I conti con la socialdemocrazia

 Recentemente, da qualche parte, Massimo D’Alema ha dichiarato che il socialismo è idea da considerarsi superata. Sta bene. Supponendo che non ci sia niente da eccepire su una tesi del genere, che, indubbiamente, ha il merito della chiarezza, ne consegue che la fine dell’idea del socialismo in generale comporti anche la fine dell’opzione socialdemocratica che storicamente ne è conseguita. Il Pd, da quando è nato, ha espresso con nettezza una sola idea: no, comunque, alla socialdemocrazia. Il no all’idea del socialismo, testé pronunciato da D’Alema, vale a conferma teorica complessiva.

Il termine socialismo va pertanto sostituito con il termine più appropriato ai nuovi tempi di progressismo. Ed è questo che ci sembra di aver capito.

E sta bene. La tesi dalemiana è netta ed ha, come si è detto, il merito della chiarezza. Resta il fatto che, con questa sostituzione concettuale e terminologica, non si può eludere il rinvio alla presa di posizione “revisionista” della concezione marxista, intesa nella sua vera essenza.

Argomentazione enorme e proprio perché tale da tenere in disparte, per ora, in attesa delle inevitabili conseguenze teoriche, storiche e politiche, in senso stretto, che ne possono derivare e che ne deriveranno.

Sull’immediato non resta che prendere atto di una dichiarazione di principio, espressa dal miglior esponente (il migliore indubbiamente) esponente della Sinistra italiana che si richiama al Riformismo. Dichiarazione di principio, che, peraltro, viene ad associarsi alla prassi veltroniana “mai stata comunista” per autodichiarazione, pertanto, se non andiamo errati nella deduzione, “mai stata marxista”.

Congiunzione o ricongiunzione molto interessante. Se le cose stanno così, buono a sapersi. Va dato merito alla chiarezza. Aspettiamone (ne auspichiamo) le conseguenze.

Sull’immediato della ragion politica in atto si pone, però, alla Sinistra che si appresta a dover gestire concretamente e globalmente (cioè unitariamente) la realtà italiana, l’inevitabilità di dover assumere, sia pure transitoriamente, i principi propri della socialdemocrazia di tradizione, tuttora in atto nella consuetudine e nella realtà dell’area occidentale del mondo, di cui l’Italia, geopoliticamente e storicamente, fa parte. Quindi, ancora una volta, l’idea socialista tra i piedi, perché sempre alla testa, sia pure transitoriamente, in attesa di…

In attesa di che cosa? Questo è il punto, al quale il sistema teorico, ormai pluridecennale, del connubio D’Alema-Veltroni, sarà tenuto a confrontarsi e a verificarsi.
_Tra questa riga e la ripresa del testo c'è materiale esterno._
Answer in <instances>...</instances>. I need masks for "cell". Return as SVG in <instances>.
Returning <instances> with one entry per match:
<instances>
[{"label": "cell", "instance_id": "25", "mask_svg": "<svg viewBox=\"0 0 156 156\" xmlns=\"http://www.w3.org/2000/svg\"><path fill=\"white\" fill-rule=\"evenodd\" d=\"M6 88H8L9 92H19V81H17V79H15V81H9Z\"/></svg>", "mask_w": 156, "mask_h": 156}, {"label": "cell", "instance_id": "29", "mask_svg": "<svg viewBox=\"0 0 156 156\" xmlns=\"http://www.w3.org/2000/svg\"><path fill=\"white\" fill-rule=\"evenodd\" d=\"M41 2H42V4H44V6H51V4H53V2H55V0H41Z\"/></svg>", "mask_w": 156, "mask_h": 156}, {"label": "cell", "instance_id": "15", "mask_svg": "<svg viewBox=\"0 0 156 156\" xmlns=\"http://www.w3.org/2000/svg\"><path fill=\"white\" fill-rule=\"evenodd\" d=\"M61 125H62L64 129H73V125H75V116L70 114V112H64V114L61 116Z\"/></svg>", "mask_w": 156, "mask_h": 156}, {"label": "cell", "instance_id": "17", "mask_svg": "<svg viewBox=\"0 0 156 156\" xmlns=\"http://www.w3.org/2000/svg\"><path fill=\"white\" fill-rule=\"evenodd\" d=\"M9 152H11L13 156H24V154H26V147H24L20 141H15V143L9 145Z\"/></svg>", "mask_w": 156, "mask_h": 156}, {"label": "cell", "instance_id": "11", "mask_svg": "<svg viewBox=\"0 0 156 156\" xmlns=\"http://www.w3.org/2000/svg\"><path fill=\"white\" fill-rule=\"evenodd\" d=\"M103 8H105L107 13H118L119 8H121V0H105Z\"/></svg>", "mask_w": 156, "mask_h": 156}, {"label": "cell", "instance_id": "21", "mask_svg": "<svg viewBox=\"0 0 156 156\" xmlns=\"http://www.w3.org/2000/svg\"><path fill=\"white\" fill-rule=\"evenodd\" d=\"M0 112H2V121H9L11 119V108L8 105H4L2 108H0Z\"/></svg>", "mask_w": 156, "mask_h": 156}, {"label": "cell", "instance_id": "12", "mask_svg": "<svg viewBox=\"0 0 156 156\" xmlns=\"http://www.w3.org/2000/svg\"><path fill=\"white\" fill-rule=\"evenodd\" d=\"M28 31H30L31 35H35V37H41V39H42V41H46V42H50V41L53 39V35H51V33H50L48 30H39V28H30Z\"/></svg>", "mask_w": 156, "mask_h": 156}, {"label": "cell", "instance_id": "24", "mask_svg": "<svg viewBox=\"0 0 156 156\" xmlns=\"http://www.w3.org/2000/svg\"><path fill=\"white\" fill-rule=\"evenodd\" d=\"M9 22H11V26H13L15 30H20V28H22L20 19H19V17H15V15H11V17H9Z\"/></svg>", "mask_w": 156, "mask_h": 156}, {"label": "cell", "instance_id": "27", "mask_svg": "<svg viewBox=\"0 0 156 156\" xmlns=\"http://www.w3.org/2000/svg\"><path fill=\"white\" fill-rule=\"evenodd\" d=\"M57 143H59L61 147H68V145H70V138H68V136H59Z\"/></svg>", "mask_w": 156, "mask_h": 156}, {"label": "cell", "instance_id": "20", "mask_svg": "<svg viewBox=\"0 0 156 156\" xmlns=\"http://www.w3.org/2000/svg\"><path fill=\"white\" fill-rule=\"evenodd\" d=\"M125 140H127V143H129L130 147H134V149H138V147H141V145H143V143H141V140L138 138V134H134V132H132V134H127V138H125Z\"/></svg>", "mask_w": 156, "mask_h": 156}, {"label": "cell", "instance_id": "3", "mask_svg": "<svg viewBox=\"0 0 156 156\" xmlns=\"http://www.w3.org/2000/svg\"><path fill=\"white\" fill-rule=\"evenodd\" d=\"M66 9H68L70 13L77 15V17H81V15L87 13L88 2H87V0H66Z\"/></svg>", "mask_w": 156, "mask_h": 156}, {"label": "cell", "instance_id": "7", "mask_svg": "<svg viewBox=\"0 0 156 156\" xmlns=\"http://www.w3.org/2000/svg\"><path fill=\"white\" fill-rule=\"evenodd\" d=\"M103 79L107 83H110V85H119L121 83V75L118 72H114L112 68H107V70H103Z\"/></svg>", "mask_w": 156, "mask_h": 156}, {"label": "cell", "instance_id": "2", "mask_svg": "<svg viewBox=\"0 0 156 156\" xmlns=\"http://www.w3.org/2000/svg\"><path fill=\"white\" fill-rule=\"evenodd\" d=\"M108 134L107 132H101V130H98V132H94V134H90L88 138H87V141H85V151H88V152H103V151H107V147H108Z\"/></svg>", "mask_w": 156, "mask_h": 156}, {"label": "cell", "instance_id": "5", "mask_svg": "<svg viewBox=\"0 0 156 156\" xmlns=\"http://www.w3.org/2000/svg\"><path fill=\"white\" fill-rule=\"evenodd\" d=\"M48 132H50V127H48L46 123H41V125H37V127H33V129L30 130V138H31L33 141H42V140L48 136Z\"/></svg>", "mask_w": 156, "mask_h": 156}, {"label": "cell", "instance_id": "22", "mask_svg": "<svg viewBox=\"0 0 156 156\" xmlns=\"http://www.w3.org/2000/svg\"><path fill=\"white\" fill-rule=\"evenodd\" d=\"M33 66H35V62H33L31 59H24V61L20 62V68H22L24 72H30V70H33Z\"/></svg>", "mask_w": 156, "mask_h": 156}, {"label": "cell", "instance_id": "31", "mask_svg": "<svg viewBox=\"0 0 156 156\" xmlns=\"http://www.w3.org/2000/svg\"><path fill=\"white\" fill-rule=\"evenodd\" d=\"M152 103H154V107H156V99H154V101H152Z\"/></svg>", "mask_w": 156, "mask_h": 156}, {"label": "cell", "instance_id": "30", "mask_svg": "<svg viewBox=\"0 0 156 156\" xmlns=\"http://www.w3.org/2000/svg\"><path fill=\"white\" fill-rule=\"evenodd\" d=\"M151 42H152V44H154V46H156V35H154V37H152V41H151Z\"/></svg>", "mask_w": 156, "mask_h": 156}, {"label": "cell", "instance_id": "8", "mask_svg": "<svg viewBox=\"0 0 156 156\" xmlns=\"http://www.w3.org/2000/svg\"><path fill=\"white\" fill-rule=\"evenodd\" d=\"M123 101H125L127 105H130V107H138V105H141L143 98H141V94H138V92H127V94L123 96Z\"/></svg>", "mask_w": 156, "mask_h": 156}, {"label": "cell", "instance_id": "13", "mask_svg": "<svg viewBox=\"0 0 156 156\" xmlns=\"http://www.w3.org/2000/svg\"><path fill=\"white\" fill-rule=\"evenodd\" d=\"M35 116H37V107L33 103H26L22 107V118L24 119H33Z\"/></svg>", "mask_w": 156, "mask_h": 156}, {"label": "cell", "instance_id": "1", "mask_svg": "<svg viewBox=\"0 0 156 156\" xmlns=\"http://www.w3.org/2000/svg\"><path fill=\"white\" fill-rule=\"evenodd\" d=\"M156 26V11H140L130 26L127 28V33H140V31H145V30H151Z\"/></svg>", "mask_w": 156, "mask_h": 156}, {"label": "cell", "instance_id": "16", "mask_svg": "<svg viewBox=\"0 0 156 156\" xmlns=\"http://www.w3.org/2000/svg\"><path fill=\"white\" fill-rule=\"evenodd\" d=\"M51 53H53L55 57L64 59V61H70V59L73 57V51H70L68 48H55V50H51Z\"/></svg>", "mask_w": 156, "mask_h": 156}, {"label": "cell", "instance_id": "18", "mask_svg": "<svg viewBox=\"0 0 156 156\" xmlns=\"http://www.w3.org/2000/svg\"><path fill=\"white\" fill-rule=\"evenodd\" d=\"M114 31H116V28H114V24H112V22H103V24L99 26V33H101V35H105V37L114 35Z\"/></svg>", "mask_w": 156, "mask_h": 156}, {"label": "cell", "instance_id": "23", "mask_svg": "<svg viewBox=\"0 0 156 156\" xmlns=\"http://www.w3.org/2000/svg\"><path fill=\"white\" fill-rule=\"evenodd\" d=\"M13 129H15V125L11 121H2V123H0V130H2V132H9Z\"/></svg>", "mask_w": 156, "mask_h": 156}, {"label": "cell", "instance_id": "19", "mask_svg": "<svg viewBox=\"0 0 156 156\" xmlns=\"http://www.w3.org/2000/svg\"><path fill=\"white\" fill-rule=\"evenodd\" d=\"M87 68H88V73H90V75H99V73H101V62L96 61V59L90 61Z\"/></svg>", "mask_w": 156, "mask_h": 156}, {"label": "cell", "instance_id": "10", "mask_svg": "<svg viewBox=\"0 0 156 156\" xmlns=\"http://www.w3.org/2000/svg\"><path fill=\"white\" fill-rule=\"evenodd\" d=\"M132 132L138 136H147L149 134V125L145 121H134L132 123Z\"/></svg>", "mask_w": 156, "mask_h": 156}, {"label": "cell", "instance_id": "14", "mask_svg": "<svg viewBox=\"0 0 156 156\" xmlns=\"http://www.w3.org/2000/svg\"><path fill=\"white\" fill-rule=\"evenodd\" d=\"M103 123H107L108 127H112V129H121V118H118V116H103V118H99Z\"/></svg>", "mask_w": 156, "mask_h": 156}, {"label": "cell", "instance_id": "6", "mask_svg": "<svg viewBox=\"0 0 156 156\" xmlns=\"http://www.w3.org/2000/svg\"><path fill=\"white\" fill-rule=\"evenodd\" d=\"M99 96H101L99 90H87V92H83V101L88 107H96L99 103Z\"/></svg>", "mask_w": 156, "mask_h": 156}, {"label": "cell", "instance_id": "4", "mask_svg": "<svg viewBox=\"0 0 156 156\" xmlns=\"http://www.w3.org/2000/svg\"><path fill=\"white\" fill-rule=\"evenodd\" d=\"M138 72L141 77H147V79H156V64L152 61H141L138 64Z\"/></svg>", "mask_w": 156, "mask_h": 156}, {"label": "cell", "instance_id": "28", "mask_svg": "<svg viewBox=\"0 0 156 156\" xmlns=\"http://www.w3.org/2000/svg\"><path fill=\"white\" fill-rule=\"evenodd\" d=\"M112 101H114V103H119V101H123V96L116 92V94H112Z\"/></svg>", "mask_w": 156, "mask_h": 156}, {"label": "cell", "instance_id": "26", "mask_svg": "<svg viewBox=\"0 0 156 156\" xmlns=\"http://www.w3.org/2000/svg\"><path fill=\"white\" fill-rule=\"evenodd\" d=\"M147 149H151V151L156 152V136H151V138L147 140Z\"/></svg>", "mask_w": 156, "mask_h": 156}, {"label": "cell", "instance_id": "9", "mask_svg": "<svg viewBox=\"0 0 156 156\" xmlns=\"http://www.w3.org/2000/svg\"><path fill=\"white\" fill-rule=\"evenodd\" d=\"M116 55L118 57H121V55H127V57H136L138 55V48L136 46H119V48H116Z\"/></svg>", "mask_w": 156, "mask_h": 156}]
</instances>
Sistema, che nel suo richiamo al democraticismo compiuto, è perfetto in sé, perché non incontra contraddizioni se non quelle poste dalla presenza residua del “nemico” del sistema. Ma è proprio qui che scatta la contraddizione interna: il sistema della Sinistra al governo delle cose, nella situazione storica presente, per quanto a orizzonte socialista estinto, non può eludere il fatto di dover svolgere la propria parte, che è quella funzionale che la socialdemocrazia di tradizione gli assegna.

Congiuntura storica vuole che la civilizzazione “progressista” di stampo occidentale, sia funzionale e al tempo stesso democratica (con tutte le imperfezioni e le contraddizioni interne implicite), perché fondata sull’articolazione di quel congegno costituito dal giunto cardanico insostituibile dell’unità-differenziazione del sottosistema liberaldemocratico (qualunque cosa esso sia) e del sottosistema socialdemocratico (qualunque cosa esso sia).